### TRY IT
With the images removed, transcribe the listing that follows exactly.

### GIVEN INFORMATION
/---

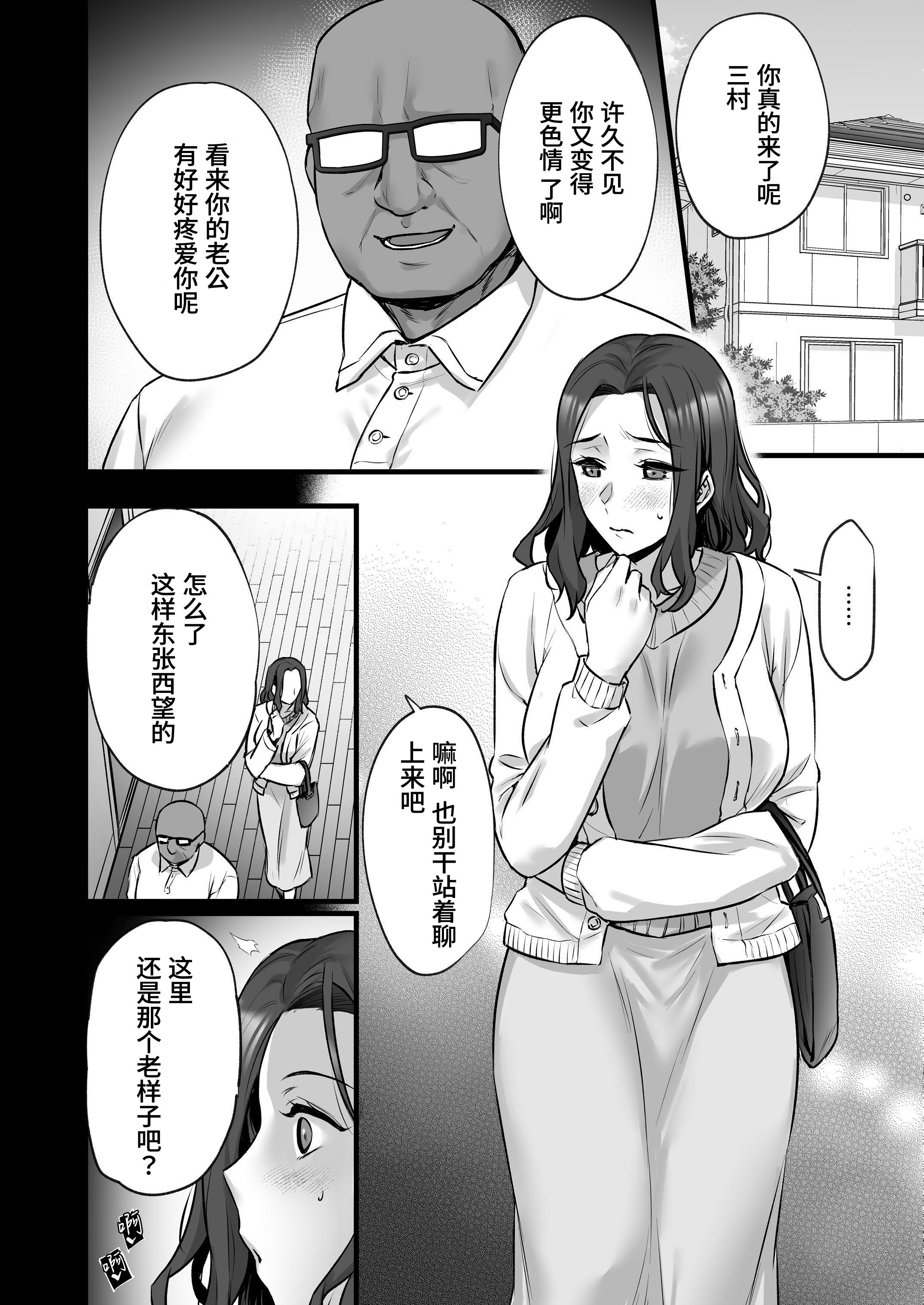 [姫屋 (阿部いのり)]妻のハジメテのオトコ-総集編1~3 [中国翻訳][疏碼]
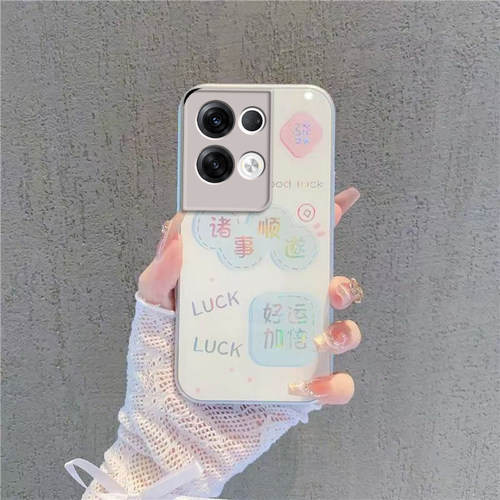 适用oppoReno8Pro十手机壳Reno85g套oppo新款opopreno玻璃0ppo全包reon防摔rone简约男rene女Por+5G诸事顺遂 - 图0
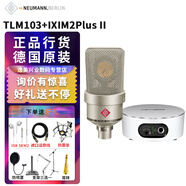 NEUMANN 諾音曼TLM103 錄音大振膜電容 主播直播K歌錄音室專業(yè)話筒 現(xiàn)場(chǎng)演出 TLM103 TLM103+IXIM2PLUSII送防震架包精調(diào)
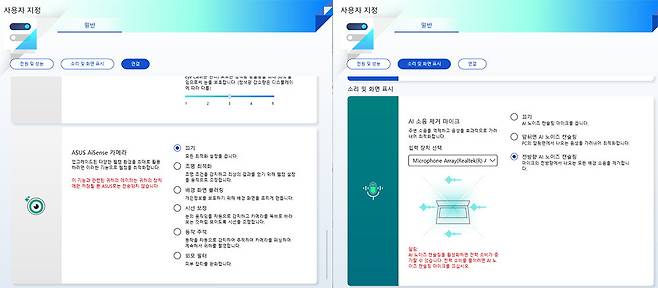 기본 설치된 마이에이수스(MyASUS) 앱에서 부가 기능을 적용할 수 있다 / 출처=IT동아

\---

### WRITTEN ANSWER
 [姫屋 (阿部いのり)]妻のハジメテのオトコ-総集編1~3 [中国翻訳][疏碼]
 适用oppoReno8Pro十手机壳Reno85g套oppo新款opopreno玻璃0ppo全包reon防摔rone简约男rene女Por+5G诸事顺遂 - 图0
 NEUMANN 諾音曼TLM103 錄音大振膜電容 主播直播K歌錄音室專業(yè)話筒 現(xiàn)場(chǎng)演出 TLM103 TLM103+IXIM2PLUSII送防震架包精調(diào)
 기본 설치된 마이에이수스(MyASUS) 앱에서 부가 기능을 적용할 수 있다 / 출처=IT동아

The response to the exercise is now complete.